ASSIGNMENT: Continue the article about attending the midnight premiere of "New Moon," starting right after its final sentence.

EXTRACT PROVIDED:
┌──

The Harbinger Online

Senior recounts his experience seeing the midnight premiere of the latest movie from the ‘Twilight’ series

I don’t know who scares me more – the creatures of “Twilight” or the fans of “Twilight.”

Each group has certain qualities that bring fear to me.  The creatures have their ruthless blood-sucking and extreme paleness, but the fans have the obsessive and protective tendencies of a cornered mother grizzly.

“Fans” is a choice word considering the situation.  For these so called “fans,” common side effects of catching sight of Twilight characters like Edward (Robert Pattinson) or Jacob (Taylor Lautner) usually include a mixture of doubling over, crazed screams and an “Oh my god!” or a related phrase expressing crush-induced euphoria.  To insult a fan’s love of Twilight almost certainly results in a snappy backhand to the cheek, at best.

Admittedly, I have never read a “Twilight” book.  Nor have I seen the first installment of the film series.  So as a complete outsider to the phenomenon, I was confused.  I told myself that there had to be more to the series than Hollywood producers capitalizing on teen girls’ physical and emotional attraction to these characters.  I decided to investigate firsthand what Twilight was all about at the midnight premiere of “New Moon,” the second part of the series.  I also decided to bring a classic vampire-vanquishing wooden stake, for protection from both creatures and fans.

└──

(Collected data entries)
┌──

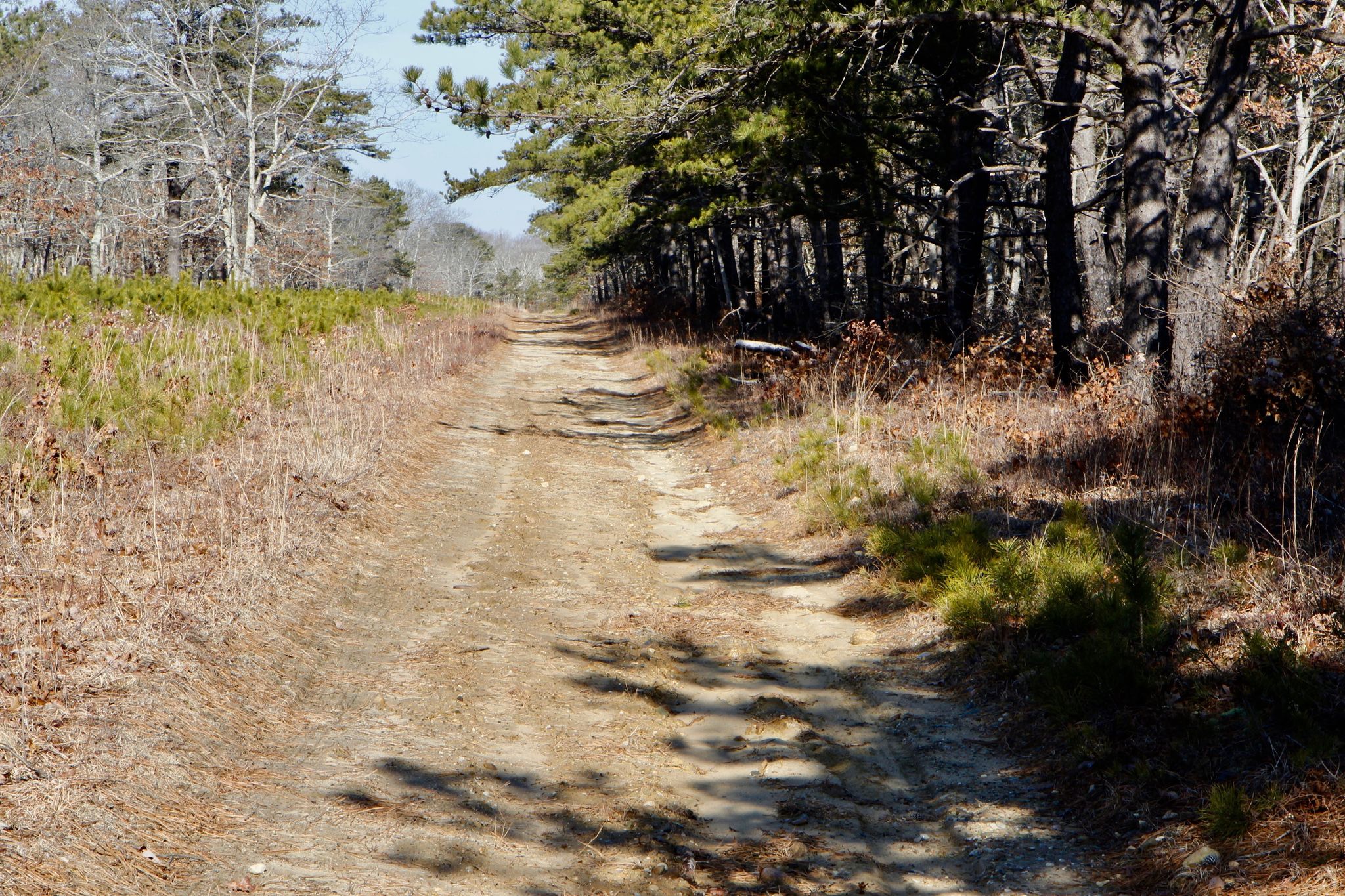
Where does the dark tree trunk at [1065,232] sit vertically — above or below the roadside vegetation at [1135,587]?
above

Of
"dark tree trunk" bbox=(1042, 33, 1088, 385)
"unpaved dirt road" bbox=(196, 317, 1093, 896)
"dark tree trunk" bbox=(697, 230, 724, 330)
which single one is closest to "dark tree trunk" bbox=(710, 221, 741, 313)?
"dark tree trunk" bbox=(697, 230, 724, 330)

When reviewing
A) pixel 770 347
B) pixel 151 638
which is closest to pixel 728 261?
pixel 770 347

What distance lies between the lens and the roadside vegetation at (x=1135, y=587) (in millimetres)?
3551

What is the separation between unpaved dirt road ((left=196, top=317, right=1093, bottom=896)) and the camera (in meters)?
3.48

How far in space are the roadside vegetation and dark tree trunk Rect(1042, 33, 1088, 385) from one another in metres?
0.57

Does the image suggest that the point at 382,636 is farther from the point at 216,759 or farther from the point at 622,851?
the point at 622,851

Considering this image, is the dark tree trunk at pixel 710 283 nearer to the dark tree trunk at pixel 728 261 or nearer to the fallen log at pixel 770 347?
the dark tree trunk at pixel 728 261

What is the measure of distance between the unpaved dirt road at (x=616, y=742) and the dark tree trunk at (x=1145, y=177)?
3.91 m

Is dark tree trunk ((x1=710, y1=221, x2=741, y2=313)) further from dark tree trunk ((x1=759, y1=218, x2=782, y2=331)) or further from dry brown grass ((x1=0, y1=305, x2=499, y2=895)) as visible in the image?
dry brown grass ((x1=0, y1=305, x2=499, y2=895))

└──
┌──

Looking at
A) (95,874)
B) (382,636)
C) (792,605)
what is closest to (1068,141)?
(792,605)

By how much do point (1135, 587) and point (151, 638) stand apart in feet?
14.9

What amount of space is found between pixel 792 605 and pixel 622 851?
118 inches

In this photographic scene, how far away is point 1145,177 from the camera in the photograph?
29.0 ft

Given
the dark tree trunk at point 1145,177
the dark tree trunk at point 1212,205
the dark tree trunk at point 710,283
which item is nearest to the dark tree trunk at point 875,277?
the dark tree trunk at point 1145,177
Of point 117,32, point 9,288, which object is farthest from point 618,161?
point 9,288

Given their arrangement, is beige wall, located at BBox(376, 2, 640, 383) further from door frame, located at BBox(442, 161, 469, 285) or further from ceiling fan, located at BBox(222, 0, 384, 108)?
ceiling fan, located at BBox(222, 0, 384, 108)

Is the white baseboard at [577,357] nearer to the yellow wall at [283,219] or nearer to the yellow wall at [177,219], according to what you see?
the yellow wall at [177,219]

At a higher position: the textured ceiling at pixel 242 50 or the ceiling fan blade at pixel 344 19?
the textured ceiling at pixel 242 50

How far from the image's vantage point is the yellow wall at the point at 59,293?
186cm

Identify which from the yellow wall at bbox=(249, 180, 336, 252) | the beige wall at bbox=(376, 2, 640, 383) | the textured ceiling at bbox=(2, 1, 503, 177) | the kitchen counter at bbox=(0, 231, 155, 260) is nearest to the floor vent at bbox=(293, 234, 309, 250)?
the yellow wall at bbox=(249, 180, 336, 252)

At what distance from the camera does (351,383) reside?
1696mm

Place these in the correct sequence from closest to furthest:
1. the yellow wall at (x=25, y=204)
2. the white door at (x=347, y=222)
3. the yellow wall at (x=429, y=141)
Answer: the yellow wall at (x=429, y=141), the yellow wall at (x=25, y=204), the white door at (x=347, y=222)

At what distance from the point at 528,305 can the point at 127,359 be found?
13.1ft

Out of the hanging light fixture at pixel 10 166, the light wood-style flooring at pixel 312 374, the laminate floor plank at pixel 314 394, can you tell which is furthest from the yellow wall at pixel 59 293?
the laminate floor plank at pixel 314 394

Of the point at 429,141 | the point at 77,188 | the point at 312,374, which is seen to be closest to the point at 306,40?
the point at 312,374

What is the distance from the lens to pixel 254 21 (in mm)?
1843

└──
┌──

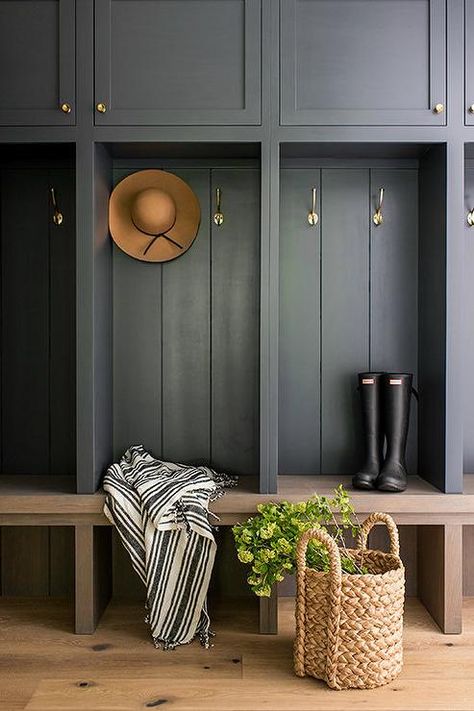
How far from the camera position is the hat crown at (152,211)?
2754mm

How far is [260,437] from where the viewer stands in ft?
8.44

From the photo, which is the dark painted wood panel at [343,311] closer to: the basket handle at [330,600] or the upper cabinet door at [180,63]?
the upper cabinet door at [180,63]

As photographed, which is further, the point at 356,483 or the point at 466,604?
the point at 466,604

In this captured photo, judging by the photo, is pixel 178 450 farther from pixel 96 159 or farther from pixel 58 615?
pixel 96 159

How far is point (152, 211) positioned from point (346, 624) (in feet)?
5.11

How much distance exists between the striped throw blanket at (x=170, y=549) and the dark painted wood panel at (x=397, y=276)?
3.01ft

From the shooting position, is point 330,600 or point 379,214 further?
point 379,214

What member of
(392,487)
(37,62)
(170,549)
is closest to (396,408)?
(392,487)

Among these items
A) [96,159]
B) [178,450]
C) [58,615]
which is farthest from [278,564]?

└──

EXERCISE RESULT:
To prepare for this daunting experience, I checked out some of the pre-premiere chatter on the (Internet Movie Database) message boards.  One topic was all about the “double standard” for women, and how they go wild over the tall, gaunt and handsome Edward or the abdominally-gifted Jacob, but their jealous boyfriends are not allowed to comment on Megan Fox’s strengths.

Another discussion was even more heated.  One user, obviously a cynical male, brought up the point that since Edward is 109 years old, it is creepy that he is in love with a 17 year-old girl.  Another user, an obviously female fan, nitpicked her way through this argument, proceeding to make personal attacks on the male.

More intimidation and fear took over after reading these passionate threads.  These fans meant business.

Finally, the big night arrived.  Around 9 o’clock that night, I took a bath in liquid garlic as yet another precaution.  Vampires hate garlic, and I imagined any fervent Twilight fan would be too repulsed to bother me if I let a sarcastic comment slip.

After walking into the theater, I realized I was greatly outnumbered.  A quick cross-examination of one section of the theater revealed that about one out of five attendees were male.  More extensive, long-winded calculations indicated about four out of five of the men present had been physically dragged there by their significant other, making the percentage of men that willingly showed up to the midnight premiere incredibly slight.  The fact that I had willingly showed up made me feel like a real outcast.

As expected, the fans were not only great in numbers but in material support.  “Team Edward” t-shirts, vampire costumes and wolf nature tees could be seen in every row.

After summoning ample courage, I approached a fan and asked her to summarize the first movie, so I could follow the plot of “New Moon.”  She explained how Edward and Bella had met, how Bella had discovered Edward was a vampire, and how much they love each other.  I then asked her why she loves Twilight so much.  She responded with a resounding, “EDWARD CULLEN!”

The previews started rolling.  I found my second-row seat.  Everything went fine until the preview for “Remember Me” appeared, starring none other than hunk Robert Pattinson.  Gasps.  Quiet.  His face appeared again.  More gasps.  The preview ended.  The theater collectively exhaled.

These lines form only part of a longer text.